The request »
Return every line of the data below unchanged, in the same order.
───── Available data ─────
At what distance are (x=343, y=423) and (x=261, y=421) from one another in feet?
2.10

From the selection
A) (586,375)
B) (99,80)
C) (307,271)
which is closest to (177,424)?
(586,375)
─────
Expected answer »
At what distance are (x=343, y=423) and (x=261, y=421) from one another in feet?
2.10

From the selection
A) (586,375)
B) (99,80)
C) (307,271)
which is closest to (177,424)?
(586,375)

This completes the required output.